Herpetic Whitlow

Herpetic whitlow is a painful infection of the hand. It can involve 1 or more fingers. It usually affects the end of the finger. This is caused by the Herpes simplex virus 1 (HSV-1) and herpes simplex virus 2 (HSV-2). It is an occupational risk among health care workers.

Herpetic whitlow is characterized by a starting infection, which may be followed by a problem free period but with future recurrences. After the initial infection, the virus enters nerve endings and lies dormant in those nerves. The primary infection usually is the most troublesome. Recurrences observed in 20-50% of cases are usually milder and shorter in duration. Once nerves are infected with herpes virus they are thought to contain that virus for the rest of your life.


Males and females are affected equally by herpetic whitlow. In health care workers, infection with HSV-1 is most common. It comes from exposure to infected secretions from the mouths of patients. Herpetic whitlow is started by exposure to infected body fluids. The virus gets in through a break in the skin. This could be any small thing such as a torn cuticle. The virus then invades the skin cells. Signs of infection show in days. In children, HSV-1 is the most likely cause. Infection involving the finger usually is due to finger-sucking or thumb-sucking in patients with herpes infection. Toddlers and preschool children are most likely to engage in thumb-sucking or finger-sucking behavior. They are susceptible to herpetic whitlow if they have herpes infection of the mouth.


  • Following exposure, problems usually develop within 2-20 days (incubation period). Sometimes fever and sleepiness are observed. Most often initial symptoms are pain and burning or tingling of the infected digit.

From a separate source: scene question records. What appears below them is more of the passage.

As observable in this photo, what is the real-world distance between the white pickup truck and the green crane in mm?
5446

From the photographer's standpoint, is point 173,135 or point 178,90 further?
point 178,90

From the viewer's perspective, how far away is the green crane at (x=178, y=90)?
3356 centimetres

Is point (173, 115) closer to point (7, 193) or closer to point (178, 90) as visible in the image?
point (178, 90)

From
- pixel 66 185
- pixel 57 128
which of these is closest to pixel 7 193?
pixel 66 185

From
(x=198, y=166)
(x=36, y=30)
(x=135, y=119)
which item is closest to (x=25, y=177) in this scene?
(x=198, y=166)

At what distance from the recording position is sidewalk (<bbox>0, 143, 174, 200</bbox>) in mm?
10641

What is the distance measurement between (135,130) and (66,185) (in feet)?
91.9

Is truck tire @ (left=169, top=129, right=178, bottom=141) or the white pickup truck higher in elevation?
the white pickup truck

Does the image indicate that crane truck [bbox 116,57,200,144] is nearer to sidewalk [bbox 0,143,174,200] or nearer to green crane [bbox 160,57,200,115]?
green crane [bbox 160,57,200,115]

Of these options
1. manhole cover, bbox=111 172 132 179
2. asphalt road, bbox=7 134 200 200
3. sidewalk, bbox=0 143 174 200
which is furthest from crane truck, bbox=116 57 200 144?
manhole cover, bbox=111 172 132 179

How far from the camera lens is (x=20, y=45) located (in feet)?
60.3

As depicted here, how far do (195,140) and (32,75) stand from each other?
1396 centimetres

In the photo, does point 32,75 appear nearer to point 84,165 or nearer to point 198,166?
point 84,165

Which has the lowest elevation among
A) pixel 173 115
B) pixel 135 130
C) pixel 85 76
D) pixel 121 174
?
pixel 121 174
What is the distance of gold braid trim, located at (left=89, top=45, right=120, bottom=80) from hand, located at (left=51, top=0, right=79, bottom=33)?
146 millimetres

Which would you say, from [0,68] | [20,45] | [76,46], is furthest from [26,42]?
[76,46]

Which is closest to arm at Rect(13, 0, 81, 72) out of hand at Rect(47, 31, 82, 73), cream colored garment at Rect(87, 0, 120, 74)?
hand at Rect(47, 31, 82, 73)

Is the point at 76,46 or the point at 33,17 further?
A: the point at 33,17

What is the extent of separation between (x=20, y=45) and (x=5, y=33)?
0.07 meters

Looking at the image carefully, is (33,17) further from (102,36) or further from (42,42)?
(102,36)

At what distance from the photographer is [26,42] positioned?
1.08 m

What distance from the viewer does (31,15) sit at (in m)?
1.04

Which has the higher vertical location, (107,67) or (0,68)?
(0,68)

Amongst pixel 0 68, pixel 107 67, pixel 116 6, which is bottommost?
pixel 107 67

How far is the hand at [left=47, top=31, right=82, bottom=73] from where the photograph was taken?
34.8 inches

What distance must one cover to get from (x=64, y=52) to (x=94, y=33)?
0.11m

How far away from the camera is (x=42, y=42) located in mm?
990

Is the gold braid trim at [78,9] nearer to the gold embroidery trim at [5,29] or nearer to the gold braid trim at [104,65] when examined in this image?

  • This usually is followed by redness, swelling. There will be development of rice sized vesicles on a red base over the next 7-10 days.

  • These vesicles may ulcerate or break. They usually contain clear fluid. But the fluid may appear cloudy or bloody. Inflammation of the lymph channels which return the body fluids to the heart and lymphnodes (swollen glands) are common. After 10-14 days, symptoms usually improve. The sores (lesions) crust over and heal.

  • The infectious phase is believed to be over at this point. Complete resolution happens over the next 5-7 days.

  • Problems from this infection are usually related to secondary infections. Complications may include delayed resolution, bacterial overgrowth. These rarely spread throughout the body with serious consequences.


The diagnosis is usually easily made on physical exam. Sometimes lab work is needed.


  • Only take over-the-counter or prescription medicines for pain, discomfort, or fever as directed by your caregiver. Do notuse aspirin.

  • Do not touch the blisters or pick the scabs. Wash your hands often. Do not touch your eyes, mouth or genital areas without washing your hands first. Do not share towels and wash cloths.

  • Apply an ice pack to the sore area for discomfort.

  • This infection is contagious. Avoid close contact with other people until blisters heal. This can be transferred to both the mouth and the genital area.

  • Eat a well balanced diet.

  • This problem can be prevented by use of gloves. Observe fluid precautions if you are handling people.

  • In the general adult population, herpetic whitlow is most often from yourself. It is most frequently secondary to infection with HSV-2.


  • Understand these instructions.

  • Will watch your condition.

  • Will get help right away if you are not doing well or get worse.